What the task requires:
Answer these questions from the Soliris excerpt below.
1. Across how many centers were the analyzed patients treated?
2. In what percentage of patients was Soliris the third-line therapy?
3. What proportion of patients were free from relapses during Soliris treatment?

### Page excerpt

Soliris is approved for the treatment of adults with NMOSD who are positive for anti-AQP4 antibodies. It works to reduce the risk of relapses by suppressing activation of the complement pathway, a part of the immune system known to contribute to NMOSD. It is administered by an into-the-vein infusion once every two weeks, following five initial weekly doses.
However, “despite promising results from clinical trials, real-world evidence on the effectiveness and safety of [Soliris] remains limited,” the researchers wrote.
Mean relapse rate decreased after 2 years of treatment
To learn more, a team of researchers in Turkey retrospectively analyzed data from 46 NMOSD patients with anti-AQP4 antibodies who were treated with Soliris across 26 centers in five countries.
Most participants were from Turkey (91.3%) and were women (91.3%). They had a mean age at disease onset of 36.8 years. They were living with the disease for 9.4 years, and started Soliris treatment between 2019 and 2025.
The most common initial symptoms included optic neuritis (82.6%) — signs of optic nerve inflammation — and transverse myelitis (63%), or signs of spinal cord inflammation.
In more than half of patients (56.5%), Soliris was the third-line therapy after two other immunosuppressive medications; in 21.7%, it was second-line, and in 19.6%, it was fourth-line.
Soliris treatment lasted a mean of 27.2 months, or a little over two years, and in 28.2% of patients, it was combined with other immunosuppressants (corticosteroids or azathioprine).
Before starting Soliris, participants experienced a mean of 6.2 relapses, 2.4 in the two years before and 1.4 in the previous year. After two years of treatment, the mean relapse rate decreased to 0.3. The proportion of patients free from relapses significantly increased from 6.5% in the two years before and 8.7% in the prior year, to 80.4% during treatment with Soliris.
The annualized release rate of the estimated number of relapses per year was 1.1 in the two years prior to Soliris initiation, 1.4 in the year prior, and 0.1 while on Soliris.
Half of patients had reduction in disease-related disability after 6 months
After six months of treatment, half of the patients experienced a reduction in disease-related disability, while 21 participants remained stable and two worsened, as assessed by the Expanded Disability Status Scale (EDSS). After two years, 13 patients had lower disability, while in seven it stabilized, and in two it worsened.

######
### Input data

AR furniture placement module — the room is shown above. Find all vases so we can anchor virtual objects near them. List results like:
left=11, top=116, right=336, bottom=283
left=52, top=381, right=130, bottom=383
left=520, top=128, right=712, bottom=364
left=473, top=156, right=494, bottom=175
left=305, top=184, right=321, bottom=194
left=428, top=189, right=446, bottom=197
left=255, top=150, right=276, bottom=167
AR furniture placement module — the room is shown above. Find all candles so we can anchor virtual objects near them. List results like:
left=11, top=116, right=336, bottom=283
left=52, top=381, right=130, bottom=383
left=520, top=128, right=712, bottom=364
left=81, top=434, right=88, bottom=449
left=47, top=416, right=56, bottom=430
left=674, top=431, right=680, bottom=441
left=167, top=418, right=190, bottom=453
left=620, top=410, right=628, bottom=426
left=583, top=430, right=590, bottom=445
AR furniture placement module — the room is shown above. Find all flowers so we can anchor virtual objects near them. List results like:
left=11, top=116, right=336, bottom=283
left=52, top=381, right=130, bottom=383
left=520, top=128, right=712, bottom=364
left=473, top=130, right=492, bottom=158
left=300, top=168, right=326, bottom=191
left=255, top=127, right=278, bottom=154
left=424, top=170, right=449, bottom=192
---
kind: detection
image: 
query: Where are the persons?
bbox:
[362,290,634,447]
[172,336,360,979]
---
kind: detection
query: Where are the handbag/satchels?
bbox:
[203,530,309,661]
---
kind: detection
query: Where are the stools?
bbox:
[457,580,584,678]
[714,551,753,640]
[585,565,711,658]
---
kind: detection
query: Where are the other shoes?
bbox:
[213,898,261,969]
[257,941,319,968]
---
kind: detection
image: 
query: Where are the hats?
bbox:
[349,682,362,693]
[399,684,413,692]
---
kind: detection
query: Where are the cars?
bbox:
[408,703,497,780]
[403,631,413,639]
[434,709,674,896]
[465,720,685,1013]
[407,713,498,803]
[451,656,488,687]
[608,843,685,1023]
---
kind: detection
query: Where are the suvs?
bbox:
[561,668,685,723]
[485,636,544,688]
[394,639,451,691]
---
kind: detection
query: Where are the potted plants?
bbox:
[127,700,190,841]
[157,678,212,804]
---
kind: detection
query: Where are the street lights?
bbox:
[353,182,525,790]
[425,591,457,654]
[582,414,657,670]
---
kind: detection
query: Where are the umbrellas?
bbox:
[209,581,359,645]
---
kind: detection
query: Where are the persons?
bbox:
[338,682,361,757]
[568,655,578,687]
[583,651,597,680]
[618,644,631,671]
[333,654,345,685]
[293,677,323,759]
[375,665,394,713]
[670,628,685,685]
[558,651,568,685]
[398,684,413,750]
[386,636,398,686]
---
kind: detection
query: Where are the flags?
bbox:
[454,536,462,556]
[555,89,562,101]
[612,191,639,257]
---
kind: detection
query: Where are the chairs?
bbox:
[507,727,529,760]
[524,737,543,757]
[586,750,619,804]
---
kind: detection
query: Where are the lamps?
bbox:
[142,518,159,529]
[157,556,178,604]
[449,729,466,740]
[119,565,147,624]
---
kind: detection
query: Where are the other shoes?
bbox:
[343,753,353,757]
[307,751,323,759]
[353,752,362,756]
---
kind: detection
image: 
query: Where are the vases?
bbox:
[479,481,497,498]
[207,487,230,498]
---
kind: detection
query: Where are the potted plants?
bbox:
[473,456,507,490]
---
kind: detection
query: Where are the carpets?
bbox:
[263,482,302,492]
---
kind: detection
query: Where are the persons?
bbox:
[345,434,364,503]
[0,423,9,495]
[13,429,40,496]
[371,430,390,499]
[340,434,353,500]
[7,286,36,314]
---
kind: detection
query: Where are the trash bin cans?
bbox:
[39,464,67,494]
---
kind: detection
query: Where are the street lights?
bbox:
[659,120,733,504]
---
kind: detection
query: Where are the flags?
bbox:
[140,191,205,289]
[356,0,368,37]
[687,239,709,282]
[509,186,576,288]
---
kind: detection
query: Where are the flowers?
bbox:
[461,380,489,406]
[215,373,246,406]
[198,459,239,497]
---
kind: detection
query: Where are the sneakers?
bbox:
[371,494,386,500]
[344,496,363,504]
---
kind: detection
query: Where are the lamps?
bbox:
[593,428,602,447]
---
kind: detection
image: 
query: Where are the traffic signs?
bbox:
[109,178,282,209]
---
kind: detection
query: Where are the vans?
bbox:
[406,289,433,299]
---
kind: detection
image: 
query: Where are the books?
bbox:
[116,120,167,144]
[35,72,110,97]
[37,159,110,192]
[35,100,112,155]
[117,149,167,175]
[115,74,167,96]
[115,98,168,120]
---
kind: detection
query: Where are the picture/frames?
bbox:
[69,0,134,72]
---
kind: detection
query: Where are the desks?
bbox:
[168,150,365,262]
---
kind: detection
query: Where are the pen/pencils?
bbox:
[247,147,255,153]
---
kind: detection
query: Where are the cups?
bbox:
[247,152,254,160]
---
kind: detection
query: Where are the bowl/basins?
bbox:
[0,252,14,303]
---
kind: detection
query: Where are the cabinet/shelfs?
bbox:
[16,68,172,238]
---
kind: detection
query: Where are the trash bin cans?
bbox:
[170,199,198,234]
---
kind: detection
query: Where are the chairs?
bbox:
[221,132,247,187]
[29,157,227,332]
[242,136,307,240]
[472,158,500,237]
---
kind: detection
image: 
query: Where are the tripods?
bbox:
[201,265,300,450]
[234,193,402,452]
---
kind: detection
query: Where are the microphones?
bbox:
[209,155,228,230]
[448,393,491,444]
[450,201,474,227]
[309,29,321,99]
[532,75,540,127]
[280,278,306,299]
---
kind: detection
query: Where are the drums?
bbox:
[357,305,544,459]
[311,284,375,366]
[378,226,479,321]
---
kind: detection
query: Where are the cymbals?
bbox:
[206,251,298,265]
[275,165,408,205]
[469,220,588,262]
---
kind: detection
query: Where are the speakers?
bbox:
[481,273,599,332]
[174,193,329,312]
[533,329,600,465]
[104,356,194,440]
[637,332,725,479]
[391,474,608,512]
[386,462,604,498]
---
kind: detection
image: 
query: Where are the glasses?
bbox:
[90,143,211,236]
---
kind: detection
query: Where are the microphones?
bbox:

######

Written answer:
1. 26 centers, in five countries
2. 56.5%
3. 80.4%